Uncommon Impact: Help Elephants & Sip Coffee with this Handmade Mug

February 16, 2018

When you think “activism,” you may not think “handmade pottery.” Thanks to the work of longtime maker JoAnn Stratakos, we’d encourage you to broaden your horizons. Best known around these parts as the creator of Elwood, our de facto mascot, JoAnn’s latest creation—the Protect the Elephants Mug—harnesses cuteness for a cause. For every mug sold, we’re donating $5 to the PAMS Foundation, an organization dedicated to conservation efforts, including the protection of elephants, in faraway Tanzania.

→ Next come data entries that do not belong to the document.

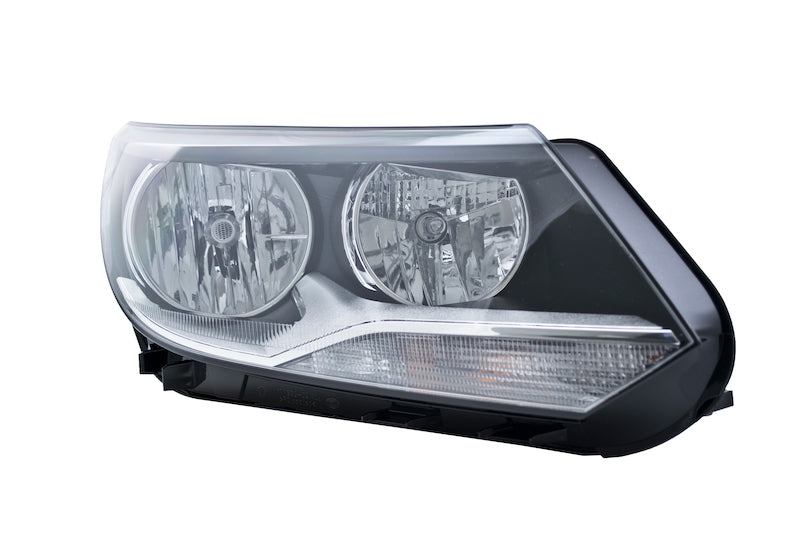 Hella 12-13 Volkswagen Tiguan Headlamp Rh - 010749261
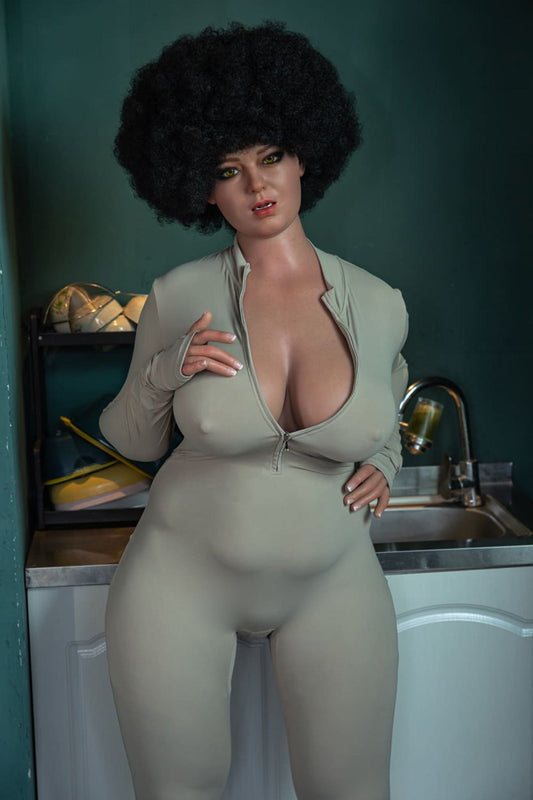 Doll Authority SEX DOLL 5'3" (161cm) - H-Cup BBW Body Suki Exotic BBW Realistic Sex Doll - Starpery®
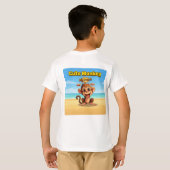 aantrekkelijk aap ontwerp voor t-shirt (Achterkant volledig)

From left to right: Ryan, JoAnn’s Production Supervisor, throws a Protect the Elephants Mug on the wheel; mugs get their handles; and glazed mugs wait to be fired in JoAnn’s Effort, Pennsylvania, studio

Why PAMS? We asked JoAnn that very question. “The MudCrew and I came about the PAMS Foundation through a social media post about Wayne Lotter,” she told us. But if “the MudCrew” is JoAnn’s nickname for her staff, then who’s Wayne? The former director and co-founder of PAMS, that’s who. Killed in the line of duty last year in Dar es Salaam, Tanzania, Wayne founded PAMS in 2009 alongside fellow conservationists Ally Namangaya and Krissie Clark. It’s believed that Wayne—who received death threats throughout his career—was murdered for his anti-poaching work.